BEGIN Given information

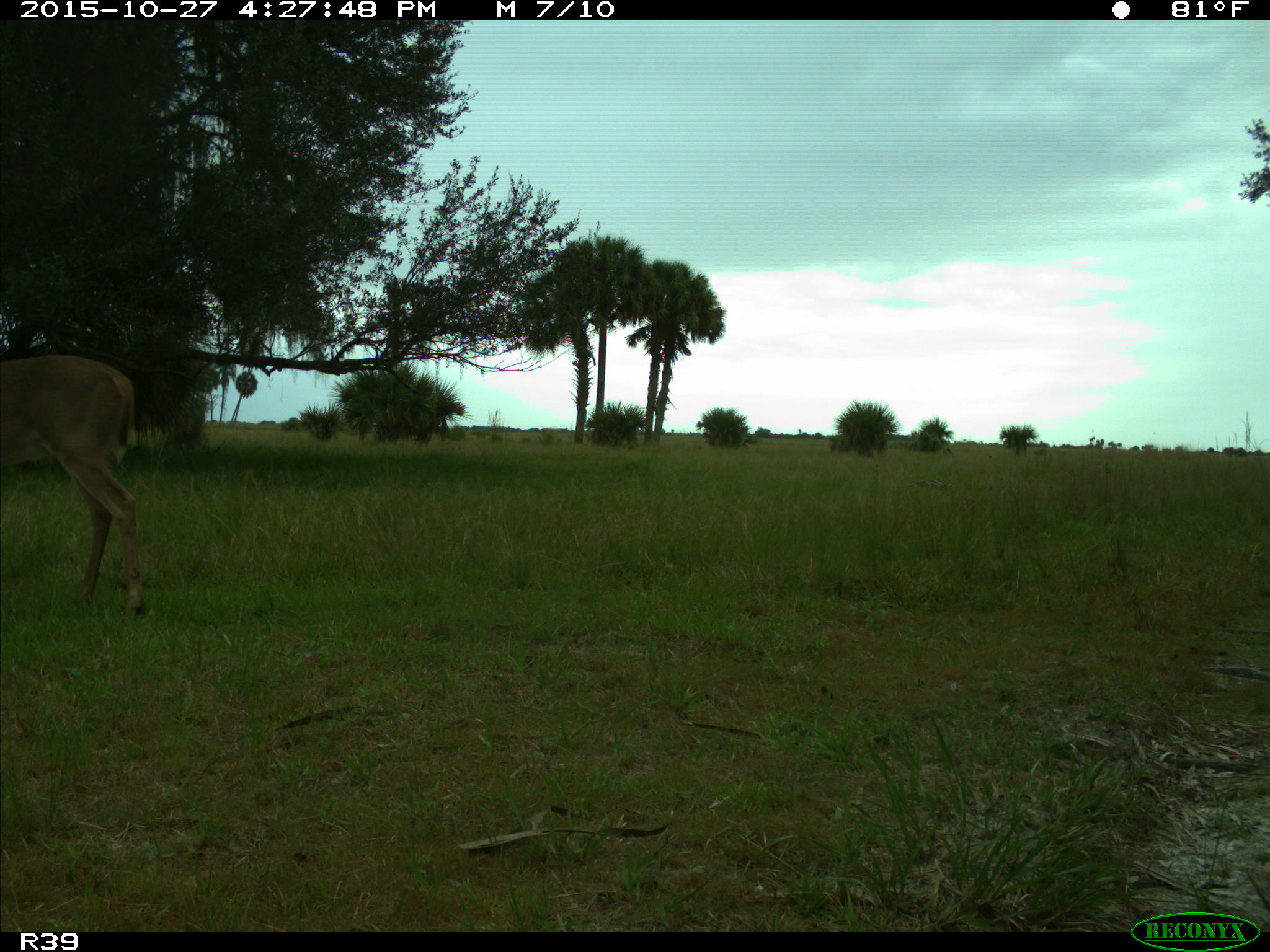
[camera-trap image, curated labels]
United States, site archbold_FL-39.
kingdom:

END Given information

About this task. Return the material in full and unaltered, minus its pictures.

Answer box.
[camera-trap image, curated labels]
United States, site archbold_FL-39.
kingdom:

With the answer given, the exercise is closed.